▶ **TEXTE FOURNI**:

____

Les quelques semaines qui précèdent la rentrée scolaire sont, pour les entreprises spécialisées dans la vente d'uniformes, pour le moins occupées. Devant la boutique Piacente de la ville de Mont-Royal, la semaine dernière, les parents sortaient avec des sacs pleins et des factures avoisinant parfois le millier de dollars.

Si les écoles assurent que la qualité des vêtements, leur lieu de confection et les services offerts influent sur le choix d'un fournisseur, une autre variable moins connue pourrait entrer en ligne de compte : certains établissements scolaires reçoivent de l'argent de ces «partenaires».

C'est le cas du Collège Sainte-Anne de Lachine, établissement privé qui fait affaire avec l'entreprise Piacente depuis plusieurs années. Lorsque la question des ristournes est soulevée, le directeur de l'établissement observe un silence.

«Piacente contribue à la fondation du Collège», dit finalement Bernard Héroux. Est-ce un pourcentage des ventes ou une somme fixe remise au Collège chaque année? «C'est confidentiel.» Est-ce écrit dans le contrat? «C'est confidentiel», répète le directeur.

____

▶ **TRAVAIL DEMANDÉ**:
(1) Recopiez, dans l'article sur les uniformes scolaires, le passage qui commence par «C'est le cas» et se termine par «observe un silence.».
(2) Rédigez la suite de l'article sur les uniformes scolaires, à partir de sa dernière phrase.

▶ **LIGNES FOURNIES**:
____

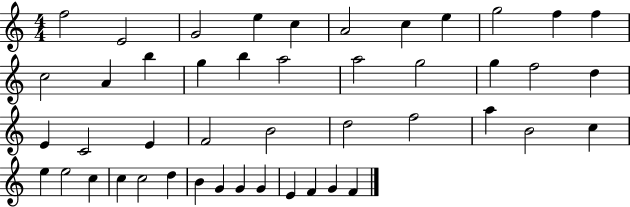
{
  \clef treble
  \numericTimeSignature
  \time 4/4
  \key c \major
  f''2 e'2 | g'2 e''4 c''4 | a'2 c''4 e''4 | g''2 f''4 f''4 | \break c''2 a'4 b''4 | g''4 b''4 a''2 | a''2 g''2 | g''4 f''2 d''4 | \break e'4 c'2 e'4 | f'2 b'2 | d''2 f''2 | a''4 b'2 c''4 | \break e''4 e''2 c''4 | c''4 c''2 d''4 | b'4 g'4 g'4 g'4 | e'4 f'4 g'4 f'4 | \break \bar "|."
}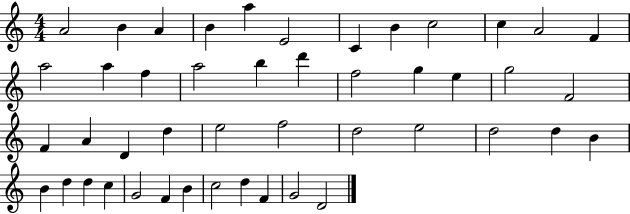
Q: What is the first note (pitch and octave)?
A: A4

____

▶ **RÉSULTATS ATTENDUS**:
(1)
C'est le cas du Collège Sainte-Anne de Lachine, établissement privé qui fait affaire avec l'entreprise Piacente depuis plusieurs années. Lorsque la question des ristournes est soulevée, le directeur de l'établissement observe un silence.

(2)
Au Collège de Montréal, où on n'a jamais changé de fournisseur, Piacente verse à l'établissement un pourcentage des ventes effectuées dans ses boutiques. «Ça peut être versé à la fondation ou directement au Collège», dit Patricia Steben, directrice générale de l'établissement, qui refuse de dire à combien s'élève cette ristourne.

Ces ristournes existent chez d'autres fournisseurs et ces écoles ne sont pas les seules à tirer des revenus de leur association avec une entreprise qui fournit des uniformes. C'est aussi le cas de certaines écoles de la Commission scolaire de Montréal (CSDM), où ces redevances vont de 1 à 5% du montant des ventes.

Rabais plutôt que redevances

Les écoles contactées par La Presse n'informent pas les parents de cette pratique, mais soutiennent que le système des ristournes n'augmente en rien le prix des vêtements à la caisse.

Pourtant, à la commission scolaire de la Seigneurie-des-Mille-Îles, où trois écoles exigent l'uniforme, une seule a choisi d'obtenir directement des redevances d'une entreprise. «Les autres ont préféré avoir un rabais supplémentaire sur les vêtements», explique la porte-parole Mélanie Poirier.

«D'une certaine façon, c'est de l'argent qui vient des parents», reconnaît le copropriétaire de l'entreprise Unimage, Enzo Mancini. «Tout se négocie : il y a des écoles qui disent qu'elles veulent un prix plus agressif, mais qu'elles ne veulent pas de ristourne. On ajuste un peu les prix.»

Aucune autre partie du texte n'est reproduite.